EXERCISE INSTRUCTIONS:
Rewrite every entry below, substituting "older woman" for each occurrence of "elderly woman" and leaving all other text unchanged.

= = = = = = =

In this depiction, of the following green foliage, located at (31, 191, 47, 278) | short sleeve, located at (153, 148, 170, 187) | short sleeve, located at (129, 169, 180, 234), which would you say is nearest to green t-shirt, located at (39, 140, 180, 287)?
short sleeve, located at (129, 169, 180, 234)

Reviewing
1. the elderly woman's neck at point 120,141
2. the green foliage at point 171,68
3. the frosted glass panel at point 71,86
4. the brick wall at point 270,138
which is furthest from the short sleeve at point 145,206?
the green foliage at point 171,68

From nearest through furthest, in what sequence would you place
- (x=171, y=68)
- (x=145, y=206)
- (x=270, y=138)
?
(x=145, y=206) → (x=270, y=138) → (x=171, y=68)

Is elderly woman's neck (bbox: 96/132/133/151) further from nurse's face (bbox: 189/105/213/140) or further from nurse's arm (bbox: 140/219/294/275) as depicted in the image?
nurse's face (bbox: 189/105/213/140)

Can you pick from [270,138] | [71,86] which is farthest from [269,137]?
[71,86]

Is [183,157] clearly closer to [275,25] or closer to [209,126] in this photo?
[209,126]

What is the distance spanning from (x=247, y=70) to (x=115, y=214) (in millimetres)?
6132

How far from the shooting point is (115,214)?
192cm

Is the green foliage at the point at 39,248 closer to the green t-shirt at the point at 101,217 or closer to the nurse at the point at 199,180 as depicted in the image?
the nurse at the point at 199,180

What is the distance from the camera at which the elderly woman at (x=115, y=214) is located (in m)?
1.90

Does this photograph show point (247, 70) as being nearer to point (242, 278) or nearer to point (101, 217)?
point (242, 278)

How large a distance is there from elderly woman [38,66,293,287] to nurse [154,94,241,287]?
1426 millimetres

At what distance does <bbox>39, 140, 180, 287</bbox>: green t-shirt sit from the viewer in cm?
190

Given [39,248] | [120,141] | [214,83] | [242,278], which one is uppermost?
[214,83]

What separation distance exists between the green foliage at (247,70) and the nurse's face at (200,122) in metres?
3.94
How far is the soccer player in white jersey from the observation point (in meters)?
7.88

= = = = = = =

WRITTEN SOLUTION:
In this depiction, of the following green foliage, located at (31, 191, 47, 278) | short sleeve, located at (153, 148, 170, 187) | short sleeve, located at (129, 169, 180, 234), which would you say is nearest to green t-shirt, located at (39, 140, 180, 287)?
short sleeve, located at (129, 169, 180, 234)

Reviewing
1. the older woman's neck at point 120,141
2. the green foliage at point 171,68
3. the frosted glass panel at point 71,86
4. the brick wall at point 270,138
which is furthest from the short sleeve at point 145,206?
the green foliage at point 171,68

From nearest through furthest, in what sequence would you place
- (x=171, y=68)
- (x=145, y=206)
- (x=270, y=138)
?
(x=145, y=206) → (x=270, y=138) → (x=171, y=68)

Is older woman's neck (bbox: 96/132/133/151) further from nurse's face (bbox: 189/105/213/140) or further from nurse's arm (bbox: 140/219/294/275) as depicted in the image?
nurse's face (bbox: 189/105/213/140)

Can you pick from [270,138] | [71,86] which is farthest from [269,137]?
[71,86]

Is [183,157] clearly closer to [275,25] or closer to [209,126] in this photo?
[209,126]

What is the distance spanning from (x=247, y=70) to (x=115, y=214) (in millimetres)?
6132

How far from the shooting point is (115,214)?
192cm

Is the green foliage at the point at 39,248 closer to the green t-shirt at the point at 101,217 or closer to the nurse at the point at 199,180 as depicted in the image?
the nurse at the point at 199,180

What is the distance from the camera at which the older woman at (x=115, y=214) is located (in m)?
1.90

Does this photograph show point (247, 70) as being nearer to point (242, 278) or nearer to point (101, 217)?
point (242, 278)

How large a distance is there from older woman [38,66,293,287] to nurse [154,94,241,287]?
1426 millimetres

At what distance does <bbox>39, 140, 180, 287</bbox>: green t-shirt sit from the viewer in cm?
190

Given [39,248] | [120,141] | [214,83] | [242,278], which one is uppermost?
[214,83]

What separation distance exists between the green foliage at (247,70) and the nurse's face at (200,122) in metres?
3.94
How far is the soccer player in white jersey from the observation point (in meters)?
7.88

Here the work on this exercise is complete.